# Furry games you want to see made?



## Das Fluffinpuff (Jun 6, 2010)

Any furry themed games you wish somebody would make? (i.e. another Starfox, or a furry themed dating game, or a furry Unreal mod, whatever)


----------



## Ishnuvalok (Jun 6, 2010)

Furries corrupt every game they get their hands on.


----------



## sunandshadow (Jun 6, 2010)

I'd like to see someone finish the anthro breeder game I was working on... >.>


----------



## Metal_Skunk (Jun 6, 2010)

I would like to see 2 games made. First, a sequel to Conker's Bad Fur Day, and another Banjo Kazooie platformer.


----------



## Captain Howdy (Jun 6, 2010)

Yeah, I don't want to see any made.


----------



## SirRob (Jun 6, 2010)

Star Fox Wii please.


----------



## Delta (Jun 6, 2010)

I'm surprised this hasn't been brought up yet.

http://www.antilia-game.com/

Yes, a furry MMO that focuses on player interaction and visual appeal.


----------



## Morroke (Jun 6, 2010)

sunandshadow said:


> I'd like to see someone finish the anthro breeder game I was working on... >.>



What.


----------



## sunandshadow (Jun 7, 2010)

Morroke said:


> What.


I was playing the flash game Celebrity Pedigree.  That game involves breeding humorous critters with dog bodies and human heads.  I thought to myself, I could make all the art for a game like this.  It's just a digital paperdoll system, like Candybar doll, or Hero Machine, or tektek.org's dream avatar creator which is based on the avatar system of Gaia Online.  I thought, I always wished Gaia's avatar system had more grown-up looking characters and better anthro parts.  People are always begging for free pics of their fursonas or illustrations of characters in their stories - if I make the game's paperdoll system usable by itself and make a function to export the anthros players create, the players can use the saved pics as forum avatars or story illustrations, and that use will in turn advertise the game and get more players to try it.

So, I started making art.  I made art and made art for about 2 months, until I thought I was about halfway done.  Then I went recruiting and found a programmer who could make a flash game.  His part of the task was way faster than mine - he got a paperdoll interface working while I was realizing I wasn't even halfway done - more like a third.  I kept making art for another month, and passed the actual halfway point, but I was getting burned out.  I also had sketched out a general design for the breeder part of the game, but I didn't feel up to deciding how it would work in detail.  The programmer also got bored of the project.  So, since we were both burned out we stopped, and here the half-made game sits on my harddrive.

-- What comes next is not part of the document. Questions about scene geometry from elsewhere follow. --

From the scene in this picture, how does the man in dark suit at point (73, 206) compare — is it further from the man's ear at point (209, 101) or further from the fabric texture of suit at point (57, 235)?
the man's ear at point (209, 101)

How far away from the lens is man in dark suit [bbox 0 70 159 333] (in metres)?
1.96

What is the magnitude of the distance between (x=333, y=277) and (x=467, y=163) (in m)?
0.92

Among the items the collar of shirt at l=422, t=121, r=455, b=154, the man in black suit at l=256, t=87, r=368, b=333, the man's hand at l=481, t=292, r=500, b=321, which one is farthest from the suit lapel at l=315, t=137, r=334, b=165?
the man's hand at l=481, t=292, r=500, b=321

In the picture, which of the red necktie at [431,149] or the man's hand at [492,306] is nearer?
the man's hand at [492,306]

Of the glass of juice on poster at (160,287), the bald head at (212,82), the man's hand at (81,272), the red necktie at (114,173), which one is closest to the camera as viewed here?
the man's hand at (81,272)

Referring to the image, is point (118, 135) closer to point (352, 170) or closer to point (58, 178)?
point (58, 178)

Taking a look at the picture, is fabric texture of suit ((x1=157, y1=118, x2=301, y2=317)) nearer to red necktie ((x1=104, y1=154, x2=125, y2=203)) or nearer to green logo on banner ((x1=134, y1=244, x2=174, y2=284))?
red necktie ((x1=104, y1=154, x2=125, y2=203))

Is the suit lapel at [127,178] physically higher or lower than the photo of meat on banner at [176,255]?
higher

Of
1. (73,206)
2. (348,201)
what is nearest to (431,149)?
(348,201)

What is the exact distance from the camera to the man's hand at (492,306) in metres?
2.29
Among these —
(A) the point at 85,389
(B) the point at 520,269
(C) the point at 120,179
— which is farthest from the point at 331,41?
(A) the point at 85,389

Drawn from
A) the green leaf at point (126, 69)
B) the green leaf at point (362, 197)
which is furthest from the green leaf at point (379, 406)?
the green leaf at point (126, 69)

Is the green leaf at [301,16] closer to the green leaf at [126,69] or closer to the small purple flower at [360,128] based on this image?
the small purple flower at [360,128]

To show you what I did get done, below is an avatar made within the game and exported using the game's export function.  The muscular male avatar type is basically complete including lots of animal body parts in a full range of color.  But the other 5 avatar types need a lot more work by a vector artist who could match my style.  Also, the breeding game needs a ton more work.


----------



## Kuraggo (Jun 7, 2010)

Metal_Skunk said:


> I would like to see 2 games made. First, a sequel to Conker's Bad Fur Day, and another Banjo Kazooie platformer.



Yeah ever since I played the original on the 64 I always wanted to play a sequel. The remake was good and all but I want a new story, and rare messed up big time with Nuts & Bolts.


----------



## Kit H. Ruppell (Jun 7, 2010)

Star Fox FPS. Without the giant heads or annoying voices. And lots of gore!


----------



## Arc (Jun 7, 2010)

I don't care -that- much about having anthropomorphic in my games, I just want enjoyable games.
Having anthro characters in a good game is a nice little bonus, though.


----------



## Attaman (Jun 7, 2010)

I'm O.K.:  Furry Edition


----------



## Tycho (Jun 7, 2010)

Attaman said:


> I'm O.K.:  Furry Edition



oh god this.  SO MUCH.

You have a BRILLIANT mind, Attaman.


----------



## Tycho (Jun 7, 2010)

sunandshadow said:


> *picture*



...

No.

goddammit doublepost


----------